Exporter

A base class to help export documents to elasticsearch.

reference

class elastipy.Exporter(client=None, index_prefix: Optional[str] = None, index_postfix: Optional[str] = None, update_index: bool = True)[source]

Bases: object

Base class helper to export stuff to elasticsearch.

Derive from class and define class attributes:

INDEX_NAME: str Name of index, might contain a wildcard *

MAPPINGS: dict The mapping definition for the index.

And optionally override methods:

transform_document() Convert a document to elasticsearch.

get_document_id() Return a unique id for the elasticsearch document.

get_document_index() Return an alternative index name for the document.

property client: Access to the elasticsearch client. If none was defined in constructor then elastipy.connections.get("default") is returned.

delete_index() → bool[source]

Try to delete the index.
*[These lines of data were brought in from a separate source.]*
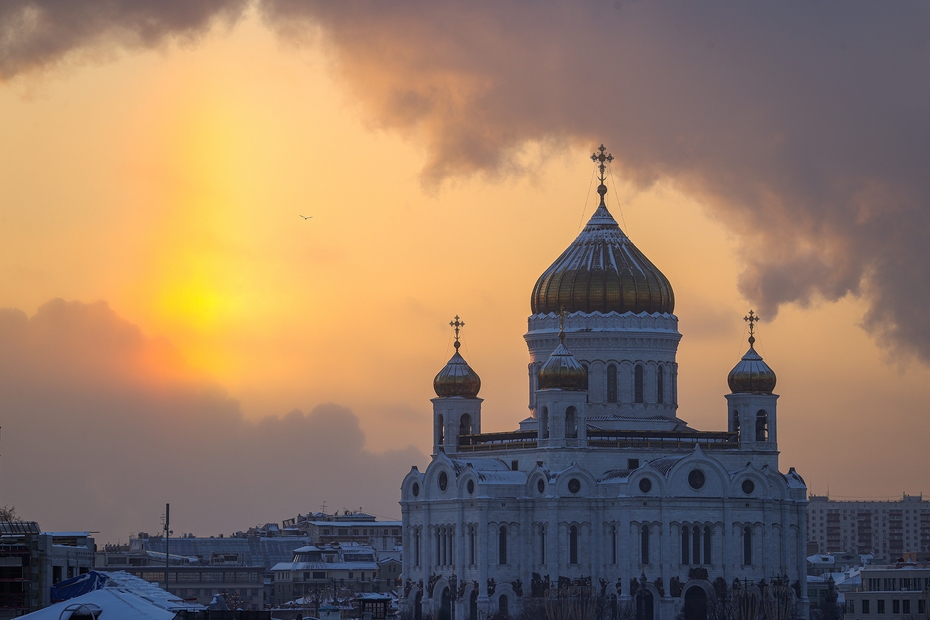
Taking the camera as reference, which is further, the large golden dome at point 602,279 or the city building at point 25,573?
the large golden dome at point 602,279

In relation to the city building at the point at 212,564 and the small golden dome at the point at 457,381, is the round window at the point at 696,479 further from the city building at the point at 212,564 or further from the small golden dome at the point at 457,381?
the city building at the point at 212,564

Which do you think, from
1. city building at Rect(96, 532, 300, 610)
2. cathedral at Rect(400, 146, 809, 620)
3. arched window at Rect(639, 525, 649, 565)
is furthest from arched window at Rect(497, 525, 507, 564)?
city building at Rect(96, 532, 300, 610)

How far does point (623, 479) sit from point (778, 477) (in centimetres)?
890

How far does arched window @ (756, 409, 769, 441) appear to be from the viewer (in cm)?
11906

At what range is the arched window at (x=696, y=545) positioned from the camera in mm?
113750

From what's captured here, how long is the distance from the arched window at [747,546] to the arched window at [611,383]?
1024 cm

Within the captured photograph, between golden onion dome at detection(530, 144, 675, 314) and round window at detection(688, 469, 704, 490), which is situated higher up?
golden onion dome at detection(530, 144, 675, 314)

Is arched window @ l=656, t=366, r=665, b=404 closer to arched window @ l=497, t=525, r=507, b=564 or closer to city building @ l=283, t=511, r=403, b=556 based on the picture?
arched window @ l=497, t=525, r=507, b=564

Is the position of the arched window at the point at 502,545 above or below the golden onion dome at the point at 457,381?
below

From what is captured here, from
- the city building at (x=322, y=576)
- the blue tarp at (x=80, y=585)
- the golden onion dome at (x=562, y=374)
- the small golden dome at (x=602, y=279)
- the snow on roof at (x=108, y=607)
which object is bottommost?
the snow on roof at (x=108, y=607)

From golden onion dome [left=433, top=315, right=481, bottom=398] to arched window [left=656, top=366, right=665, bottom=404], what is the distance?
9.52m

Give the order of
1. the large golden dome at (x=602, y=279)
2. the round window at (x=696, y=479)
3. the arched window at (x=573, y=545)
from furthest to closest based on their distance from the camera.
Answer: the large golden dome at (x=602, y=279)
the round window at (x=696, y=479)
the arched window at (x=573, y=545)

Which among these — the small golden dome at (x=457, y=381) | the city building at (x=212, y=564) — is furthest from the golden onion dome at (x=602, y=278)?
the city building at (x=212, y=564)

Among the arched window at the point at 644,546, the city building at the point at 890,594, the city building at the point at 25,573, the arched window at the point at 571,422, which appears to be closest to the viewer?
the city building at the point at 25,573
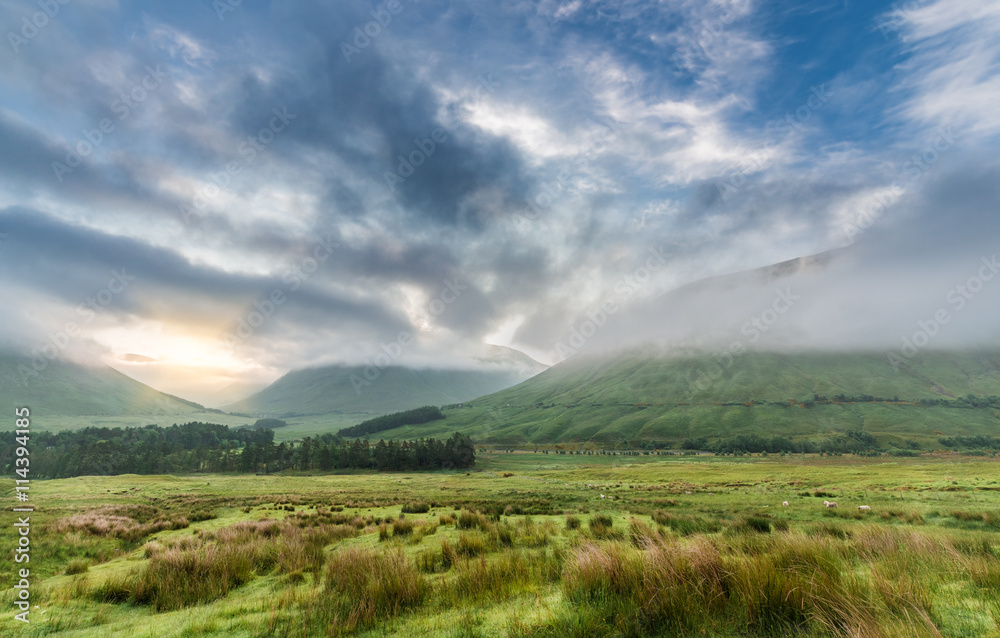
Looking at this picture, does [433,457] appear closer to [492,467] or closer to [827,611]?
[492,467]

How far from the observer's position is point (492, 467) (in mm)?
110438

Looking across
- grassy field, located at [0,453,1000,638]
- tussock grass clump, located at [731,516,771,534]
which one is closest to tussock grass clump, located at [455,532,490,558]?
grassy field, located at [0,453,1000,638]

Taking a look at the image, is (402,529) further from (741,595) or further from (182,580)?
(741,595)

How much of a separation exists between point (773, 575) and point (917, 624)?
131 centimetres

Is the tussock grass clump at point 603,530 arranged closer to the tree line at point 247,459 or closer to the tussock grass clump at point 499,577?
the tussock grass clump at point 499,577

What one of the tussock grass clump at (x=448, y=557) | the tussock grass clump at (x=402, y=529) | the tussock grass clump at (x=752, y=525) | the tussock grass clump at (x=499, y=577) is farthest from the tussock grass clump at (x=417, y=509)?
the tussock grass clump at (x=752, y=525)

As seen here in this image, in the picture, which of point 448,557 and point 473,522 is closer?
point 448,557

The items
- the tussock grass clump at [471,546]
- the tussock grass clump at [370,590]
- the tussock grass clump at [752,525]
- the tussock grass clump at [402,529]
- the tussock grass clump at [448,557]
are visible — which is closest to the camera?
the tussock grass clump at [370,590]

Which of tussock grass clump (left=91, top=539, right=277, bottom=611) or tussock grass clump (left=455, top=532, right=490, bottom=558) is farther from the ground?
tussock grass clump (left=91, top=539, right=277, bottom=611)

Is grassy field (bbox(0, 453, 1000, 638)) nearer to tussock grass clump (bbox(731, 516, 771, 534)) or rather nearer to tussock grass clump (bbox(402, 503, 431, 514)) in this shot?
tussock grass clump (bbox(731, 516, 771, 534))

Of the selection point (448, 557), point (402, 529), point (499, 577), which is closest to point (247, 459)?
point (402, 529)

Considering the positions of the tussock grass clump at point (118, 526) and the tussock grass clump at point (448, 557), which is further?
the tussock grass clump at point (118, 526)

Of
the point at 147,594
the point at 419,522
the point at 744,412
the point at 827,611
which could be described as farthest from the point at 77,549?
the point at 744,412

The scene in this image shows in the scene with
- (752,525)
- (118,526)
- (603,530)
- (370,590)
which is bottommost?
(752,525)
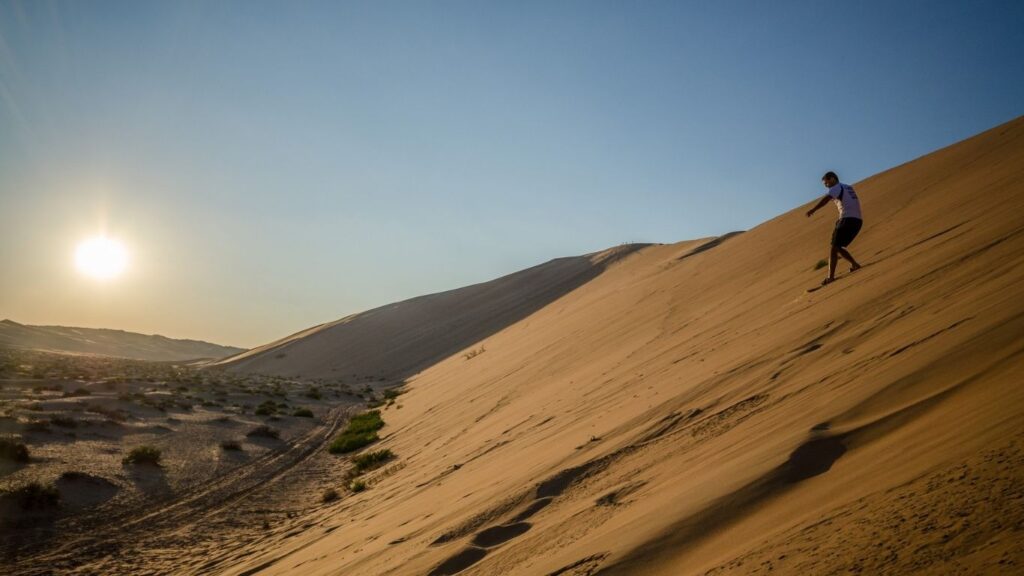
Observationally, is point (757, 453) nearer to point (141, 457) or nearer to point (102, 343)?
point (141, 457)

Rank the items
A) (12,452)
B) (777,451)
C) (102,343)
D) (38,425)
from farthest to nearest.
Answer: (102,343), (38,425), (12,452), (777,451)

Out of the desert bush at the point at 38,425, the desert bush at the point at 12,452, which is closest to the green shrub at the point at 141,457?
the desert bush at the point at 12,452

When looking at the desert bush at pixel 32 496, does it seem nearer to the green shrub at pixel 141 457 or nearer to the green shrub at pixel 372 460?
the green shrub at pixel 141 457

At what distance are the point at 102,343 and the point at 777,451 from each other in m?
133

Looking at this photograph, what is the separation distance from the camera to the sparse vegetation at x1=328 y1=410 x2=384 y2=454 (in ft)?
40.8

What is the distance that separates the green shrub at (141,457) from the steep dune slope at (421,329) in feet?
90.9

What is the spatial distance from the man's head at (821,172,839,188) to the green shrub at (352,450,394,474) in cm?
786

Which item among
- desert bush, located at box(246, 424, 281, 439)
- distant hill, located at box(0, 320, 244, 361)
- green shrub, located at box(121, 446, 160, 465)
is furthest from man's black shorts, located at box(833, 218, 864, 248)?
distant hill, located at box(0, 320, 244, 361)

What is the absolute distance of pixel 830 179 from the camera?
7.66 meters

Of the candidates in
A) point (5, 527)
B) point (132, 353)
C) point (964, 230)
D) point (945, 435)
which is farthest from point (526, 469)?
point (132, 353)

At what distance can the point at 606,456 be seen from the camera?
165 inches

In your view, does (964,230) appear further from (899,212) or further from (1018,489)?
(1018,489)

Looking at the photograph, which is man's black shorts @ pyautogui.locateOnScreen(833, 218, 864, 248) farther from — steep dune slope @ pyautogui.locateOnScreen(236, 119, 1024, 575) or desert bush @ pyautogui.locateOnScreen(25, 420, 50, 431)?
desert bush @ pyautogui.locateOnScreen(25, 420, 50, 431)

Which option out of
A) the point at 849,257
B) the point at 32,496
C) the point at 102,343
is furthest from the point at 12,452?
the point at 102,343
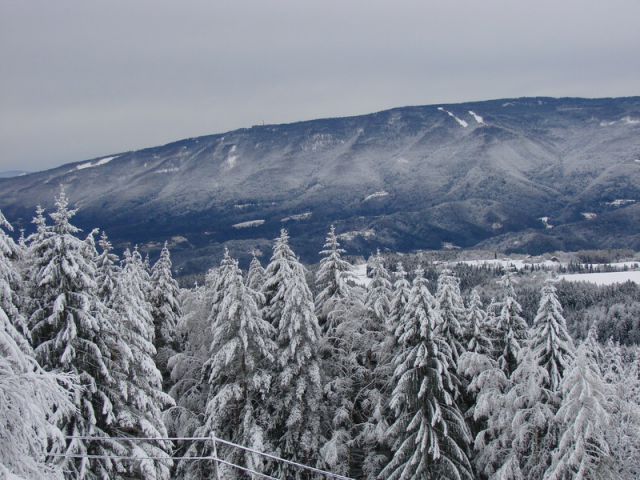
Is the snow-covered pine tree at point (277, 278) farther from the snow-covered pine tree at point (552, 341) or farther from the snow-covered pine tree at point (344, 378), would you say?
the snow-covered pine tree at point (552, 341)

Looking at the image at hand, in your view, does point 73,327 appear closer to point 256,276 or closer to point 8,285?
point 8,285

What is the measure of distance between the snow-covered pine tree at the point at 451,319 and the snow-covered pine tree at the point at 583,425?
7.12 meters

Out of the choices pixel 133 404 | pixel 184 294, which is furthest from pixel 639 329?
pixel 133 404

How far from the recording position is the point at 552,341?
21.7 metres

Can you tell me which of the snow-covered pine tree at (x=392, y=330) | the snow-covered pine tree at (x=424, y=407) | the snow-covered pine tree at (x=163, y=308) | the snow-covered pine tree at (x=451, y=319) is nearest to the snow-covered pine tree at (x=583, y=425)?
the snow-covered pine tree at (x=424, y=407)

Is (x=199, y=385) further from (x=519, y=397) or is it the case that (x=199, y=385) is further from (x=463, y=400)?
(x=519, y=397)

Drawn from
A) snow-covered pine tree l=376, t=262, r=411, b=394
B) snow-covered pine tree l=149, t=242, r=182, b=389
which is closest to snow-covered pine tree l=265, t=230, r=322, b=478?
snow-covered pine tree l=376, t=262, r=411, b=394

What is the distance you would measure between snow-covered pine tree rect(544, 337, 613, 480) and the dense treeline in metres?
0.06

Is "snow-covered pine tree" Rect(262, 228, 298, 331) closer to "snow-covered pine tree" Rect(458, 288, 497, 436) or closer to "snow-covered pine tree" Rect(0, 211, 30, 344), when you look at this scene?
"snow-covered pine tree" Rect(458, 288, 497, 436)

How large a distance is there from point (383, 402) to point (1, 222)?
58.0ft

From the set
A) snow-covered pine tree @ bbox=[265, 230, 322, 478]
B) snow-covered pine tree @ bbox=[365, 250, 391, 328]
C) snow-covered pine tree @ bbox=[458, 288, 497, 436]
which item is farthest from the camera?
snow-covered pine tree @ bbox=[365, 250, 391, 328]

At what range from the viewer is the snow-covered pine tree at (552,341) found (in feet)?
70.2

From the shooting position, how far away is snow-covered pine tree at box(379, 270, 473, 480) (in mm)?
22828

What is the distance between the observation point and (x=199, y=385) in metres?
30.7
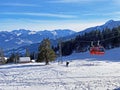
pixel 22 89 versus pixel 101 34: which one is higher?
pixel 101 34

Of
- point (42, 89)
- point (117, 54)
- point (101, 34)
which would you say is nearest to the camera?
point (42, 89)

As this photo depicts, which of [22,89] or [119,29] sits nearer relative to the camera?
[22,89]

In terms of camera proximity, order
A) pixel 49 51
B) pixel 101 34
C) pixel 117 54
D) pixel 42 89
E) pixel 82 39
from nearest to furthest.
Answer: pixel 42 89
pixel 49 51
pixel 117 54
pixel 101 34
pixel 82 39

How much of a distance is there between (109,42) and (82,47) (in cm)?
2341

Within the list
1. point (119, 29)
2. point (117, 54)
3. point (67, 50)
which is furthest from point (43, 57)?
point (67, 50)

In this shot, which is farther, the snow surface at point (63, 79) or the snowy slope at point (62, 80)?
the snow surface at point (63, 79)

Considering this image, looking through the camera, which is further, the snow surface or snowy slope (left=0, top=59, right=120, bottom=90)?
the snow surface

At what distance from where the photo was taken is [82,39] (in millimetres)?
185250

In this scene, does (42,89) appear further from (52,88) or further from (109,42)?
(109,42)

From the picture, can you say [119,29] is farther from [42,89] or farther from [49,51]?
[42,89]

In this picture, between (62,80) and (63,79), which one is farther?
(63,79)

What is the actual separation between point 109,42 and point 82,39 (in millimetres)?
22407

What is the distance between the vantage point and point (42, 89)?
106 feet

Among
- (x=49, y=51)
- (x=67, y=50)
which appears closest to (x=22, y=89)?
(x=49, y=51)
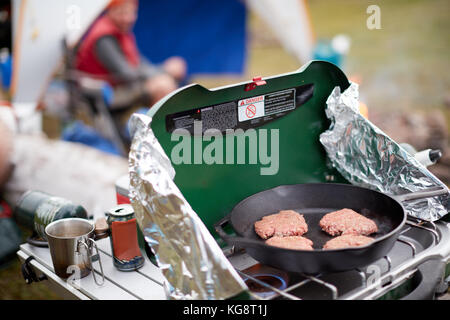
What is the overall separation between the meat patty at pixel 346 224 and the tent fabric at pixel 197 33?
3618 millimetres

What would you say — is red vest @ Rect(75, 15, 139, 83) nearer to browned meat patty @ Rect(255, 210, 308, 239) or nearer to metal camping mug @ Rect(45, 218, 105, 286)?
metal camping mug @ Rect(45, 218, 105, 286)

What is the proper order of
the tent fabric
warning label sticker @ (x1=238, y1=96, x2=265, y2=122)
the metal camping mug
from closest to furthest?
1. the metal camping mug
2. warning label sticker @ (x1=238, y1=96, x2=265, y2=122)
3. the tent fabric

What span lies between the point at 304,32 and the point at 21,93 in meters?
3.17

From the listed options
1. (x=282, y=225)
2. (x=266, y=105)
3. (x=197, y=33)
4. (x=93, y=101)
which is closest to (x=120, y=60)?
(x=93, y=101)

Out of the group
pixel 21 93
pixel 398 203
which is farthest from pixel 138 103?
pixel 398 203

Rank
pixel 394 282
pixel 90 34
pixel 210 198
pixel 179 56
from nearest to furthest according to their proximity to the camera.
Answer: pixel 394 282 → pixel 210 198 → pixel 90 34 → pixel 179 56

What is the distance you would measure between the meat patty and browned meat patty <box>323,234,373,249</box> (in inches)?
1.7

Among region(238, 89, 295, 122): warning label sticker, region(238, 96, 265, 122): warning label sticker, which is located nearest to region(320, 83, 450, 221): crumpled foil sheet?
region(238, 89, 295, 122): warning label sticker

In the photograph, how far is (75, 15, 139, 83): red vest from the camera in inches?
171

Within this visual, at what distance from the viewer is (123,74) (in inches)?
176

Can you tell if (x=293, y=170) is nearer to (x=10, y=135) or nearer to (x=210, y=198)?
(x=210, y=198)

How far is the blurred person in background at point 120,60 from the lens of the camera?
14.3 ft

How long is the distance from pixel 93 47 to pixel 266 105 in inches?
122

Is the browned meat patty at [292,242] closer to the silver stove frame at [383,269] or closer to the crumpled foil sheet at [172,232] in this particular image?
the silver stove frame at [383,269]
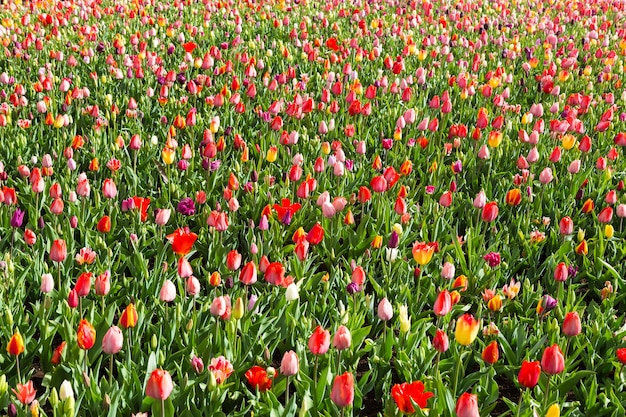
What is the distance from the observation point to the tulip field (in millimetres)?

Ignore if not found.

Returns

bool True if deleted, False otherwise.

If the index name contains a wildcard *, True is always returned.

export_list(object_list: Iterable[Any], chunk_size: int = 500, refresh: bool = False, verbose: bool = False, verbose_total: Optional[int] = None, file=None, **kwargs)[source]

Export a list of objects.

Parameters

object_list – sequence of dict This can be a list or generator of dictionaries, containing the objects that should be exported.
chunk_size – int Number of objects per bulk request.
refresh – bool if True require the immediate refresh of the index when finished exporting.
verbose – bool If True print some progress to stderr (using tqdm if present)
verbose_total – int Provide the number of objects for the verbosity if object_list is a generator.
file – Optional string stream to output verbose info, default is stderr.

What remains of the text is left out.